# 🖼️ Image Metadata Analysis
  
You can:
- **Upload images** (JPG/PNG/TIFF/BMP/WEBP)
- **Extract metadata** (EXIF with camera model, timestamp, and GPS if present)
- **Run OCR** to read text in the image
- **Detect the language** of the extracted text
- **See per-image results** with previews and a **summary table**


## 🔍 What each step does

1. **Setup**  
   - Installs required libraries: `Pillow`, `exifread`, `pytesseract`, `opencv-python`, `langdetect`, `matplotlib`  
   - Creates folders used by the notebook:  
     - `/content/image_metadata_data` → where your uploaded images live  
     - `/content/image_metadata_outputs` → where JSON/TXT files are written (for reference).  
       > We still save files for transparency, but this notebook emphasizes *displaying* results inline.

2. **Upload Images**  
   - Lets you choose images from your computer and stores them in `/content/image_metadata_data`.

3. **Helper Functions**  
   - `extract_exif_pillow` → Gets EXIF via Pillow (raw EXIF dictionary)  
   - `extract_exif_exifread` → Gets EXIF/metadata via ExifRead (human-readable tags)  
   - `extract_gps_latlon_exifread` → Parses GPS tags (if present) into `(lat, lon)` degrees  
   - `ocr_text` → Uses OpenCV + Tesseract to extract text  
   - `detect_language_safe` → Detects language of the OCR text (returns `"unknown"` if not enough text)

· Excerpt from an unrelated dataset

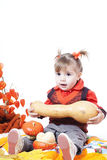 Little girl plays with  pumpkins Stock Image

4. **Process & Display**  
   - Iterates over images in `/content/image_metadata_data`  
   - Extracts EXIF and OCR results  
   - **Displays** for each image: the image preview, a compact info panel (file name, GPS, OCR language, OCR characters), and a short **OCR text snippet**  
   - Pulls **key EXIF fields** (e.g., `DateTimeOriginal`, `Make`, `Model`, `Orientation`) where available  
   - At the end, shows a **summary table** for all images (file, GPS, language, OCR length)




In [None]:

# @title ① Setup (installs packages) — run this first
import sys, subprocess

def pip_install(pkgs):
    subprocess.check_call([sys.executable, "-m", "pip", "install", "-q"] + pkgs)

need = []
try:
    import PIL
except Exception:
    need.append("pillow")
try:
    import exifread
except Exception:
    need.append("exifread")
try:
    import pytesseract
except Exception:
    need.append("pytesseract")
try:
    import cv2
except Exception:
    need.append("opencv-python")
try:
    import langdetect
except Exception:
    need.append("langdetect")
try:
    import matplotlib
except Exception:
    need.append("matplotlib")
try:
    import pandas
except Exception:
    need.append("pandas")

if need:
    print("Installing:", need)
    pip_install(need)
else:
    print("All dependencies already installed.")

from pathlib import Path
ROOT = Path("/content")
DATA = ROOT / "image_metadata_data"
OUT = ROOT / "image_metadata_outputs"
(DATA).mkdir(parents=True, exist_ok=True)
(OUT / "metadata_json").mkdir(parents=True, exist_ok=True)
(OUT / "ocr_texts").mkdir(parents=True, exist_ok=True)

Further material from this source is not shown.